El Ministerio de Comercio Exterior de Costa Rica está listo para negociar un Tratado de Libre Comercio (TLC) con China a partir del primer trimestre de 2009, pero la decisión les corresponderá a los presidentes de ambos paí­ses, que se reunirán el próximo lunes en San José.


El titular de Comercio Exterior, Marco Vinicio Ruiz, informó ayer a la prensa en un seminario que «el ministerio ya tiene suficiente criterio» sobre la conveniencia de negociar un TLC con China, y éste es «positivo».

La decisión de negociar un TLC podrí­a ser anunciada el próximo lunes, durante la visita que hará a Costa Rica el presidente de China, Hu Jintao.

Los dos paí­ses han realizado un estudio de factibilidad sobre los efectos que tendrí­a un TLC para las dos economí­as.

Costa Rica tiene «34 fracciones arancelarias» con ventajas comparativas para entrar en el mercado chino, en el que actualmente las «manufacturas han crecido mucho más que los bienes agrí­colas», según Fernando Ocampo, uno de los negociadores del ministerio.

Además de los circuitos electrónicos integrados, que actualmente suponen más del 90% de las exportaciones del paí­s centroamericano a China, se encuentran el café, frutas y hortalizas, compotas y mermeladas, manufacturas de cuero, o los interruptores, conmutadores y semiconductores.

Otros productos serí­an la carne de cerdo, pero para exportar alimentos, China debe otorgar un protocolo especial, dijo Ocampo.

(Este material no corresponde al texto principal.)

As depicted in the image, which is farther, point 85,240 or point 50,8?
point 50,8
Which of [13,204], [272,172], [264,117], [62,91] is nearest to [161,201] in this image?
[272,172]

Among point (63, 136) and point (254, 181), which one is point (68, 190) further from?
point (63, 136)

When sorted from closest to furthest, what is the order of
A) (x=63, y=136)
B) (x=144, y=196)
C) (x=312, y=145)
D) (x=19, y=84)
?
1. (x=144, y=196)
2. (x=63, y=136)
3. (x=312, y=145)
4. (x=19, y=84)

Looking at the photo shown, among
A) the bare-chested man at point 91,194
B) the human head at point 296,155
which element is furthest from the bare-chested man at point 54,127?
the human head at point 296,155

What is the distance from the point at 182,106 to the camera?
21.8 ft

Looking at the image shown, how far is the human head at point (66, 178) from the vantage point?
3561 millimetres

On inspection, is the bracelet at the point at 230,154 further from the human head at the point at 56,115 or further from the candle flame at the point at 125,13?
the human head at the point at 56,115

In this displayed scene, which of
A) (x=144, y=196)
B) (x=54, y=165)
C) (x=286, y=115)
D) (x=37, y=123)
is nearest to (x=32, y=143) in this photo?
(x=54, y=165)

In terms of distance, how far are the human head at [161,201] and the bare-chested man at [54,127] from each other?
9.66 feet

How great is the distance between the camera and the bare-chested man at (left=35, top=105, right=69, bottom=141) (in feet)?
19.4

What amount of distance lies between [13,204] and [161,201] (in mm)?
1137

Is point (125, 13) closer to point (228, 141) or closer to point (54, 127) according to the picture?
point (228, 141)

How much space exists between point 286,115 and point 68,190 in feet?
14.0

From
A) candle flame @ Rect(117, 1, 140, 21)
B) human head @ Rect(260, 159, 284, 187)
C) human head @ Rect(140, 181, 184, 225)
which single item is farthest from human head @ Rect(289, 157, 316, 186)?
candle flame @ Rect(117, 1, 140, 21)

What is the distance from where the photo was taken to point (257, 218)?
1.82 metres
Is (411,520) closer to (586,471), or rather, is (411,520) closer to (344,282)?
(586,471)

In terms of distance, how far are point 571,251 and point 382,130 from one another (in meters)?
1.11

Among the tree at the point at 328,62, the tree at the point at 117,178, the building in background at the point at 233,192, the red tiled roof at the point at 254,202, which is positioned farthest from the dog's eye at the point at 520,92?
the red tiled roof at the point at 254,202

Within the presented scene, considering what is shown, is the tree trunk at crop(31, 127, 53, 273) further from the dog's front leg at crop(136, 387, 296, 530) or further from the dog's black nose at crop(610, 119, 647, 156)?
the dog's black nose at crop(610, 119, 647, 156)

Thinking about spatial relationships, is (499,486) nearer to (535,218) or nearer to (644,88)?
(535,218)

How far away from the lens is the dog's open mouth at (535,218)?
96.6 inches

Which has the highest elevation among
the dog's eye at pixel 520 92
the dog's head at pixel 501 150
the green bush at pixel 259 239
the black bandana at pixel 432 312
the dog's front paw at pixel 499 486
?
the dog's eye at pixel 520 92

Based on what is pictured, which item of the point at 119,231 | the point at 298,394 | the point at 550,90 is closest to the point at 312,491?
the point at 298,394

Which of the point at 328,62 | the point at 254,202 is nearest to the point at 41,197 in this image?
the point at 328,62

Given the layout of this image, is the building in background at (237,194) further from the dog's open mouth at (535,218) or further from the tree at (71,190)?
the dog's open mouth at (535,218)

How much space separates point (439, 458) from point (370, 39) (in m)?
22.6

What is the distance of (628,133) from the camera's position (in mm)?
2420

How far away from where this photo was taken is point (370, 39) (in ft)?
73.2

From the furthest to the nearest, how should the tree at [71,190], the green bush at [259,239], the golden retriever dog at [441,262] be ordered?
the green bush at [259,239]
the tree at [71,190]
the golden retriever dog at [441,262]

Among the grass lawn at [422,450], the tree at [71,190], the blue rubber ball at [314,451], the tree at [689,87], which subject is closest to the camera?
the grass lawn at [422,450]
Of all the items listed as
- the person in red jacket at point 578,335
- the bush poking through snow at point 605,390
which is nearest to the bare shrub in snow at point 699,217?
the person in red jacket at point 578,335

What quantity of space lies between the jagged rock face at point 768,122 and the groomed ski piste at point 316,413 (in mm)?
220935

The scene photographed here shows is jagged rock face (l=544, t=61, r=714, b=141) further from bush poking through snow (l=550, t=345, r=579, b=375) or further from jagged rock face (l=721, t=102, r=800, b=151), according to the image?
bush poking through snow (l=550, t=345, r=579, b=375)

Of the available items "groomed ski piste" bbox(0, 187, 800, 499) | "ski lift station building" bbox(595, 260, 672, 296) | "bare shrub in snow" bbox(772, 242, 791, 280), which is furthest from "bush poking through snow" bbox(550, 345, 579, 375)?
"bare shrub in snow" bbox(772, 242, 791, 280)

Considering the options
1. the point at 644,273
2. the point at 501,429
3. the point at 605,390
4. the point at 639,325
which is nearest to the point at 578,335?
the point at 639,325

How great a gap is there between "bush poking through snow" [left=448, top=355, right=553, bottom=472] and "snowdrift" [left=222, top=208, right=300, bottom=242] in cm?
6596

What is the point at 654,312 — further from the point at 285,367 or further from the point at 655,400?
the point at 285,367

En el caso de China, los productos con mejor entrada al mercado costarricense son los textiles, el calzado, hierro y acero, plásticos, maquinaria y equipo, vehí­culos y mobiliario.

Ruiz no teme una invasión de productos chinos al pequeño mercado costarricense con un TLC, uno de los puntos que más dudas suscitan entre los empresarios del paí­s.

«Es difí­cil que entren más productos de los que actualmente entran» procedentes de China, un mercado de 1.300 millones de personas, cuyo Producto Interno Bruto ha crecido a una media anual del 9% en los últimos años.

Hasta ahora, la balanza comercial favorece a Costa Rica, que el pasado año le exportó 848 millones de dólares en productos, mientras que las importaciones ascendieron a 763 millones de dólares.

«En estas circunstancias, es mejor tener un tratado con disposiciones» que regule el comercio y «garantice la calidad» de los productos que entran al paí­s, sostuvo el ministro.

Un TLC aumentarí­a las importaciones procedentes de China en 10%, mientras que la exportaciones de Costa Rica crecerí­an 16%, según el ministro.

También atraerí­a inversores chinos al paí­s, desde donde pueden «vender a Centroamérica, Caribe, Norteamérica y México sin pagar impuestos», dijo por su parte Ocampo.

Ruiz desearí­a iniciar la negociación el primer trimestre del año próximo.

«Mi meta serí­a dejar el TLC negociado a nivel ejecutivo» para el término de esta legislatura, en febrero del 2010, aunque la aprobación recaerí­a en la próxima Asamblea Legislativa, dijo.

La suscripción de un tratado tendrí­a connotaciones estratégicas para ambos paí­ses, reconocen en el ministerio.

A China le permitirí­a «fortalecer» las relaciones económicas con Centroamérica, donde no tiene ví­nculos diplomáticos con otros paí­ses. Y para Costa Rica supone una puerta de entrada al ingente y cada vez más pujante mercado asiático.

Costa Rica, que estableció relaciones diplomáticas con China en junio del pasado año, serí­a el tercer paí­s de América Latina en negociar un tratado comercial con el gigante asiático, después de Chile y Perú, paí­s que todaví­a no lo ha concluido.